Math 365 Poisson Process

Due: ¾/2014

Poisson process simulations

Running the simulation code and plotting for \( \lambda \in \{1,2,3,4,5,6,7\} \):

# Poisson process simulations
for (lambda in 1:7) {
  maxcustomers <- 100

  # independent exponentially distributed waiting times T_n
  T <- rexp(maxcustomers, rate = lambda)
  hist(T, xlab = "nth customer", ylab = "Interarrival time T_n", main = paste("lambda=", 
      lambda))

  # cumulative sum Y_n=T_1+...T_n
  Y <- cumsum(T)
  plot(Y, xlab = "nth customer", ylab = "Arrival time Y_n")
}

plot of chunk unnamed-chunk-1

The exponential distribution of arrival times decays at a much faster rate as \( \lambda \) is increased. This makes sense because the time constant of the exponential is related by \[ \lambda = \frac{1}{\tau} \].
- In the case \( \lambda=1 \), we see that the average arrival rate \( \frac{100}{97}=1.031 \).
- In the case \( \lambda=2 \), we see that the average arrival rate \( \frac{100}{55}=1.818 \).
- In the case \( \lambda=4 \), we see that the average arrival rate \( \frac{100}{27}=3.703 \).
- In the case \( \lambda=6 \), we see that the average arrival rate \( \frac{100}{16}=6.250 \).
Slope should be equal to \( \lambda \)

Real life example

  f <- read.table(file = "CoalMineAccidents.csv", sep = ",", header = TRUE)
  summary(f)

  ##       Days        Casualties   
  ##  Min.   :   0   Min.   : 10.0  
  ##  1st Qu.:  34   1st Qu.: 16.0  
  ##  Median :  96   Median : 27.0  
  ##  Mean   : 159   Mean   : 55.7  
  ##  3rd Qu.: 215   3rd Qu.: 63.0  
  ##  Max.   :1205   Max.   :439.0

  hist(f[, "Days"], freq = FALSE)  # density plot

plot of chunk unnamed-chunk-3

Estimating \( \lambda = 0.0065 \)

lambda <- 0.0065
hist(f[, "Days"], freq = FALSE, main = paste("Density estimate lambda=", lambda))  # density plot
lines(lambda * exp(-lambda * 0:1200))

plot of chunk unnamed-chunk-4

```
Y <- cumsum(f[, "Days"])
plot(Y, xlab = "Number of Days", ylab = "Cumulative sum of accidents")
```
For the most part yes, it seems like the slope of the cumuative sum function is independent of time, which implies that the probability density function is time homogeneous. However, this does not hold for the interval \( [120,153] \) where the slope (and hence the PDF) seems to vary over time.

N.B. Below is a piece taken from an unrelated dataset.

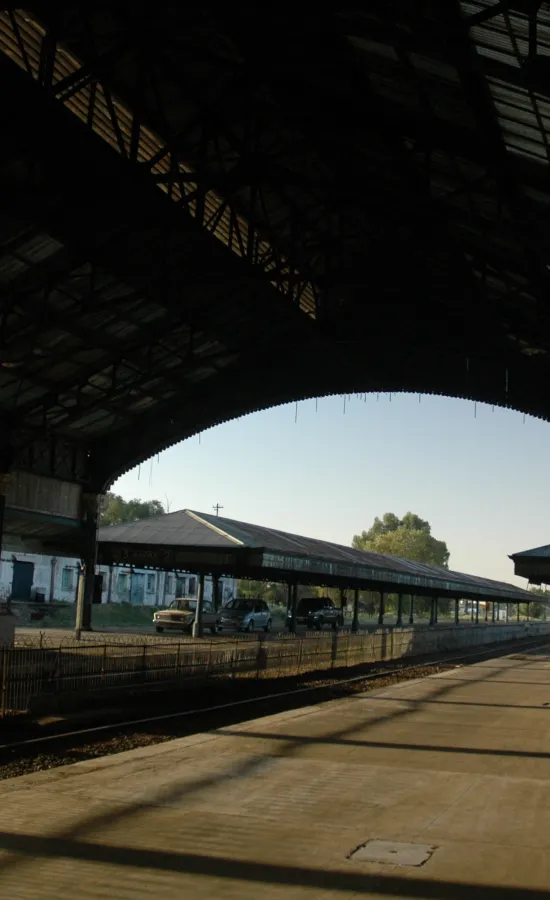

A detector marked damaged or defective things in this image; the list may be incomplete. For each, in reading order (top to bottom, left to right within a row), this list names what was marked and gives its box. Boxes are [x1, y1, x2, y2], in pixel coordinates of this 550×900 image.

rusted metal structure [1, 5, 550, 624]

f.subset1 <- f[1:120, "Days"]
lambda1 <- 0.009
hist(f.subset1, freq = FALSE, main = paste("Density estimate lambda=", lambda1))  # density plot
lines(lambda1 * exp(-lambda1 * 0:1200))

plot of chunk unnamed-chunk-6


f.subset2 <- f[121:153, "Days"]
lambda2 <- 0.0022
hist(f.subset2, freq = FALSE, main = paste("Density estimate lambda=", lambda2))  # density plot
lines(lambda2 * exp(-lambda2 * 0:1200))

plot of chunk unnamed-chunk-6

Our estimates on the separated datasets are \( \lambda_1=0.009 \) and \( \lambda_2=0.0022 \).